* **THE INPUT**:
☆ ☆ ☆ ☆ ☆

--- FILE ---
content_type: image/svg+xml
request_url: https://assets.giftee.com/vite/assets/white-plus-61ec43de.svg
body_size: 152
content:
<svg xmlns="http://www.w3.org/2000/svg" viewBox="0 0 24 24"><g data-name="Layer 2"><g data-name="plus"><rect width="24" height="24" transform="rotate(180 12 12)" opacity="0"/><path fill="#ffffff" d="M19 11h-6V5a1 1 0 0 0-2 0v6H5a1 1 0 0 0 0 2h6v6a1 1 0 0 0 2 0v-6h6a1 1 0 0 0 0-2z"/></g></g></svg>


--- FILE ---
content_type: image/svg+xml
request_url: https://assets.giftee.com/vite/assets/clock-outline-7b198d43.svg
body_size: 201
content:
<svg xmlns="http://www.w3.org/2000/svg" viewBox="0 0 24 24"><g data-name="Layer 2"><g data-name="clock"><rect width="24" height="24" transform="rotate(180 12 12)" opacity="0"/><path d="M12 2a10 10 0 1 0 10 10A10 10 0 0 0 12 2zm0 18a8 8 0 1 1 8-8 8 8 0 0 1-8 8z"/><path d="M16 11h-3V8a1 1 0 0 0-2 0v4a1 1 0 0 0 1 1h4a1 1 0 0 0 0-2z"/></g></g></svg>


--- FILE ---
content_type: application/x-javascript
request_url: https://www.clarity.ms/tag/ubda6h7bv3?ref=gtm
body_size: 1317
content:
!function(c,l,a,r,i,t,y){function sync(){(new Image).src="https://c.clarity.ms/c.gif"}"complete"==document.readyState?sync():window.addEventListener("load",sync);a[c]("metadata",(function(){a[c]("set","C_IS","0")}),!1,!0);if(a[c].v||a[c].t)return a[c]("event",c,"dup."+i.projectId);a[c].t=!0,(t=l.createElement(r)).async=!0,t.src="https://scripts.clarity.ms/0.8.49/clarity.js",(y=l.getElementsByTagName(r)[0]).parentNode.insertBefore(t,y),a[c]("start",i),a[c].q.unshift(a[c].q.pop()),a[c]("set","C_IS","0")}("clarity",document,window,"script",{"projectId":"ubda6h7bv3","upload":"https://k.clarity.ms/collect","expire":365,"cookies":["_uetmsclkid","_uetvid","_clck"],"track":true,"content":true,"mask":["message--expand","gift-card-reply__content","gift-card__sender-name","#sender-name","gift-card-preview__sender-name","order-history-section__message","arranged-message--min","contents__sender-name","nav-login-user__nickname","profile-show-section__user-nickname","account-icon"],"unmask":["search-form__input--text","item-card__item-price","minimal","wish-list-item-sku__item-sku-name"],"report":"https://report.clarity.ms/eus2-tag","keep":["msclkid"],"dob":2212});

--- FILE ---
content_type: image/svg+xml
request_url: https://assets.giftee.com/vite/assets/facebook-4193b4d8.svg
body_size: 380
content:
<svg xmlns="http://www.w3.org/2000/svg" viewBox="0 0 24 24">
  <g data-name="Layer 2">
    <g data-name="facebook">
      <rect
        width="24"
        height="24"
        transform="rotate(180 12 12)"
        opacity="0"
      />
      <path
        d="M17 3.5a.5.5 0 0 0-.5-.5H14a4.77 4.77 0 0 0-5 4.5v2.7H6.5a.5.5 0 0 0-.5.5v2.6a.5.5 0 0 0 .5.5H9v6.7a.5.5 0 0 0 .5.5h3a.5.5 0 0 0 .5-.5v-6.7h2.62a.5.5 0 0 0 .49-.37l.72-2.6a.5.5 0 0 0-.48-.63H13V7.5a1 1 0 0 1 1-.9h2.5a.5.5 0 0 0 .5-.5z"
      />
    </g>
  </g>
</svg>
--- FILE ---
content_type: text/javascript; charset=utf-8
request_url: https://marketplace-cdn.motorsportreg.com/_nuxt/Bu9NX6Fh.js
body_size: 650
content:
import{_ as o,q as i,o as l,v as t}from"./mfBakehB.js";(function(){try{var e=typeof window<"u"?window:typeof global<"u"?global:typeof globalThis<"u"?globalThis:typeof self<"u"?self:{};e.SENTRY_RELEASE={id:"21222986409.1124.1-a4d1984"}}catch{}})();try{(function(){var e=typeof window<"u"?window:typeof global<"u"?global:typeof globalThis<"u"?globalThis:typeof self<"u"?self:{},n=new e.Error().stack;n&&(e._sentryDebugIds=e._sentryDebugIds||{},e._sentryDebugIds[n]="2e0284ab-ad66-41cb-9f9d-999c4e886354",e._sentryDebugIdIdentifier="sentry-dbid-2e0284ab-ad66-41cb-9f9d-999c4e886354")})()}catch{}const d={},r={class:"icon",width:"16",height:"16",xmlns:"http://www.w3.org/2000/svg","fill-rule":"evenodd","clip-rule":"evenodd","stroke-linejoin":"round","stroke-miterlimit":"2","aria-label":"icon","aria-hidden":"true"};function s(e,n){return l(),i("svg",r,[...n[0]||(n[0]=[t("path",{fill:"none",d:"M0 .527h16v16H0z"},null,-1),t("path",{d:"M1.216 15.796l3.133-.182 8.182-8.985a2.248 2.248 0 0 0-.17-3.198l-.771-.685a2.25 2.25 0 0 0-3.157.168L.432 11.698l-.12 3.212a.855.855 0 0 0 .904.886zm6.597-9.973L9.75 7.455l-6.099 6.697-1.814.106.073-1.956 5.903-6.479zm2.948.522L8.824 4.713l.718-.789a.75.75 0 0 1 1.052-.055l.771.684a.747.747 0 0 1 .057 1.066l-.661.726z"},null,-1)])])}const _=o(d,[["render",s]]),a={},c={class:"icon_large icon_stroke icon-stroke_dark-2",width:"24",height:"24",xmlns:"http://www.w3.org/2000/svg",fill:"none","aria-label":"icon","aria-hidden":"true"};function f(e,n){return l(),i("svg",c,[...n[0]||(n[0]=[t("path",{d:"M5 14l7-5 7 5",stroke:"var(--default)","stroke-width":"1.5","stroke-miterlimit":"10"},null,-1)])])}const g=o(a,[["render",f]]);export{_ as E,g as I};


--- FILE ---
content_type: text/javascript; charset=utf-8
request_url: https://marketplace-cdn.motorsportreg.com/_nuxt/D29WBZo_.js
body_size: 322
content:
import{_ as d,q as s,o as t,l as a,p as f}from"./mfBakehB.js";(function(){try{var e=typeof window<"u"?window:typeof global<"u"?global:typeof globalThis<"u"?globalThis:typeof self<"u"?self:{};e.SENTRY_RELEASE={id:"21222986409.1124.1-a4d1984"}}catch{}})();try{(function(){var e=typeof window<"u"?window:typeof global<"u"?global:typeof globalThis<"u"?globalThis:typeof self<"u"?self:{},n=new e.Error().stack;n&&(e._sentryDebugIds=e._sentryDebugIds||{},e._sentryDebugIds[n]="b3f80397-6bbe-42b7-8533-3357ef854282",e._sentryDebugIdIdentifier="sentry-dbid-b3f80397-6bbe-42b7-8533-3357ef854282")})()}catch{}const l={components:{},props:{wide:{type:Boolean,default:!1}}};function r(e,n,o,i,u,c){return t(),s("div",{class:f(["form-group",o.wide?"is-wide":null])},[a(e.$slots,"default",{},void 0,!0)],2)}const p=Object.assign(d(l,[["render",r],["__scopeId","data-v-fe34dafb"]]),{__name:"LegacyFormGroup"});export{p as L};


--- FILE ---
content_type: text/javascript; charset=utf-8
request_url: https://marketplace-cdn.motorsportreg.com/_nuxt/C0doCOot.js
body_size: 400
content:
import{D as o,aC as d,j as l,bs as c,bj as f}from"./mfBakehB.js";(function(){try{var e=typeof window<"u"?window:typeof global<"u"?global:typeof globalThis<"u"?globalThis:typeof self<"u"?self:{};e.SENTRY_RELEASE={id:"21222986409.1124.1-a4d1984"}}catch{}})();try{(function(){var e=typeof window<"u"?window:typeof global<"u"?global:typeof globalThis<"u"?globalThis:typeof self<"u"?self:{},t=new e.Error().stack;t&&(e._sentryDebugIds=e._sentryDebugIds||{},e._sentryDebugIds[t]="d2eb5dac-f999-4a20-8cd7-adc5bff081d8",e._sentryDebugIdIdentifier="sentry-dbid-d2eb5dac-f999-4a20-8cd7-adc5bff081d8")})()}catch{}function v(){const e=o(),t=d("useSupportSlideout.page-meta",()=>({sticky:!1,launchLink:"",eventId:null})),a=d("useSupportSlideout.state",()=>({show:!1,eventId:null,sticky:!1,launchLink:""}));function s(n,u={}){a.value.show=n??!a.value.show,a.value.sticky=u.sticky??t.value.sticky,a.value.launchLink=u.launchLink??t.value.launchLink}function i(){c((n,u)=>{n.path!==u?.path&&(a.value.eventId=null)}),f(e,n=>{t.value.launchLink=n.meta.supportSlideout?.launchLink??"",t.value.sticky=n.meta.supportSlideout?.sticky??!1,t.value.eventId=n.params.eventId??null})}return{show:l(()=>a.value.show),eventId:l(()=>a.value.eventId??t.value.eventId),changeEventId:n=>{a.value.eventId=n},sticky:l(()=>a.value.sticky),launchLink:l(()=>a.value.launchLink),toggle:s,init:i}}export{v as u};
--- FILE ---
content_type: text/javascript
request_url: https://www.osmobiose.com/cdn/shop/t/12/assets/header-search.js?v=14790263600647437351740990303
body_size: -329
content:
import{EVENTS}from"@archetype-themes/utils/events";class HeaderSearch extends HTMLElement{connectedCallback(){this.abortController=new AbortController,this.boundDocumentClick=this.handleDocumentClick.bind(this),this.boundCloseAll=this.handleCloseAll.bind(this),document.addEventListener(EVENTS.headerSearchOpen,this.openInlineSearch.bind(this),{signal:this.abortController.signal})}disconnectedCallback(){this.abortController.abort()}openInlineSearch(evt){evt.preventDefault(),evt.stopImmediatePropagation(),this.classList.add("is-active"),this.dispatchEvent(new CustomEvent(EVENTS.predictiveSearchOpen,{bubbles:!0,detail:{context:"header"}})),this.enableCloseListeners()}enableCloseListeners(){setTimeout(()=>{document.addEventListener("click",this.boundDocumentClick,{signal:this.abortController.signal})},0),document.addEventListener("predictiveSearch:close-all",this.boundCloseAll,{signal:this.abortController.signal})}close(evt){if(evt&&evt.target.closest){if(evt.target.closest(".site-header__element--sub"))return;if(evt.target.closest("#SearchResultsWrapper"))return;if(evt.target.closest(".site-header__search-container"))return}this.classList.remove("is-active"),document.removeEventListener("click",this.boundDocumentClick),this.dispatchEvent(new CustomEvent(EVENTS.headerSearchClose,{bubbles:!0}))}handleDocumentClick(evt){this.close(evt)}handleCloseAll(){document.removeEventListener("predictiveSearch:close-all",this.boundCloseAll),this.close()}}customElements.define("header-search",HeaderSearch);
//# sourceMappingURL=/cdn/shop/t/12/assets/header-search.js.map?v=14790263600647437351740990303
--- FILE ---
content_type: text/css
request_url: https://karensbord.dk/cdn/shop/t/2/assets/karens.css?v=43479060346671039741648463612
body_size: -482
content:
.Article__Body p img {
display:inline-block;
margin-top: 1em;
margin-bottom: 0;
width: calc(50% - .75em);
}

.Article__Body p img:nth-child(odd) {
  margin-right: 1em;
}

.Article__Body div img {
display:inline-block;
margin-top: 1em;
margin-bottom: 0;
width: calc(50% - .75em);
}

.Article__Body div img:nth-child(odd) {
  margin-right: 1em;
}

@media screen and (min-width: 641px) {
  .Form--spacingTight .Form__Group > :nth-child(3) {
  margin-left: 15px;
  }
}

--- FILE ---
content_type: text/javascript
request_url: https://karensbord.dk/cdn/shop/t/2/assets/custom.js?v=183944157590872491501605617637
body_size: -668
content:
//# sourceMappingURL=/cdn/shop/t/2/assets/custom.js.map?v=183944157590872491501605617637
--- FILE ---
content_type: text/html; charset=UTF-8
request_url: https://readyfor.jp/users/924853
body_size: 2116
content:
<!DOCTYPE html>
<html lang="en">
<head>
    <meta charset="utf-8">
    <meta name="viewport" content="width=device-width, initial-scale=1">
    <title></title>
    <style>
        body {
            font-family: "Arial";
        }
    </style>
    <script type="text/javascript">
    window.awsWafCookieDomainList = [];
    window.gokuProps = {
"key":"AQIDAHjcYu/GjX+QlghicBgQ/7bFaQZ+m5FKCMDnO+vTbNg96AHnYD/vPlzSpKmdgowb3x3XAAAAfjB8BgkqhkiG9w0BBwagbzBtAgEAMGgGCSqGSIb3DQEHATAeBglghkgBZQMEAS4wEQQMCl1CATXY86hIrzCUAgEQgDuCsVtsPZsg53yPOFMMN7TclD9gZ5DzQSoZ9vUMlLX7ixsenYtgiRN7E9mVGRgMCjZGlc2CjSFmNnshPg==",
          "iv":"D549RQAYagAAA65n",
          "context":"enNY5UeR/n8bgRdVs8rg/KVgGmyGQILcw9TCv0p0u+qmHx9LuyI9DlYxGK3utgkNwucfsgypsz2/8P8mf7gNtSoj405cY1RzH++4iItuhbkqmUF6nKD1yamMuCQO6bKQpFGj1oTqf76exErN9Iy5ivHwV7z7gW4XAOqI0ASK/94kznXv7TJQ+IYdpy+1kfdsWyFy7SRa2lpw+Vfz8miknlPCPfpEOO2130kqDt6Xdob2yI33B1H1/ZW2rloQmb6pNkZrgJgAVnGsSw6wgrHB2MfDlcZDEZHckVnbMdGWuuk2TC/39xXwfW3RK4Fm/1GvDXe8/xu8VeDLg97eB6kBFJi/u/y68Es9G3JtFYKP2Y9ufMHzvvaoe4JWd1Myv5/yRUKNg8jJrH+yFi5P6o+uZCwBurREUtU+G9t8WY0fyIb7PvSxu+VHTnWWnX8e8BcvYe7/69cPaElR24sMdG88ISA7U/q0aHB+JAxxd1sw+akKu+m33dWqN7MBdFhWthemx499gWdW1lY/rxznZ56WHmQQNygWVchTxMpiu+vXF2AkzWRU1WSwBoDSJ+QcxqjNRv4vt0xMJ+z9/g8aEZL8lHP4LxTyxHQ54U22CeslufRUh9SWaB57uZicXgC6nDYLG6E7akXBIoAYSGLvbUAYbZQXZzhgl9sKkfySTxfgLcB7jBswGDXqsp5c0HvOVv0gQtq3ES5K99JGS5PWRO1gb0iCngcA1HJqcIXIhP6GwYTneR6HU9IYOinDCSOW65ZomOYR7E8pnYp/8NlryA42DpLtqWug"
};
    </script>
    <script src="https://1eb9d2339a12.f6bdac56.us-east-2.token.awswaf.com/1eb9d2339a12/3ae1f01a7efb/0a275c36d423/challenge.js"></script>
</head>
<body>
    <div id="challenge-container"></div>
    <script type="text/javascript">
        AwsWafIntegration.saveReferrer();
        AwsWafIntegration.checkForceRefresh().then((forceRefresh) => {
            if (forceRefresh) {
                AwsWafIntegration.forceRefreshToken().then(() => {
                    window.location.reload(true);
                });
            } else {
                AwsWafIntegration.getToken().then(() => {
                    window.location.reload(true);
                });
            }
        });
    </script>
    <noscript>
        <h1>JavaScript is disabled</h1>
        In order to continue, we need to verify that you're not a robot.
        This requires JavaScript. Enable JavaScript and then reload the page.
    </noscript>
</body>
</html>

☆ ☆ ☆ ☆ ☆

* **WORK ORDER**: Using the material above, return every line that holds the string "vite".

* **RESULT**:
request_url: https://assets.giftee.com/vite/assets/white-plus-61ec43de.svg
request_url: https://assets.giftee.com/vite/assets/clock-outline-7b198d43.svg
request_url: https://assets.giftee.com/vite/assets/facebook-4193b4d8.svg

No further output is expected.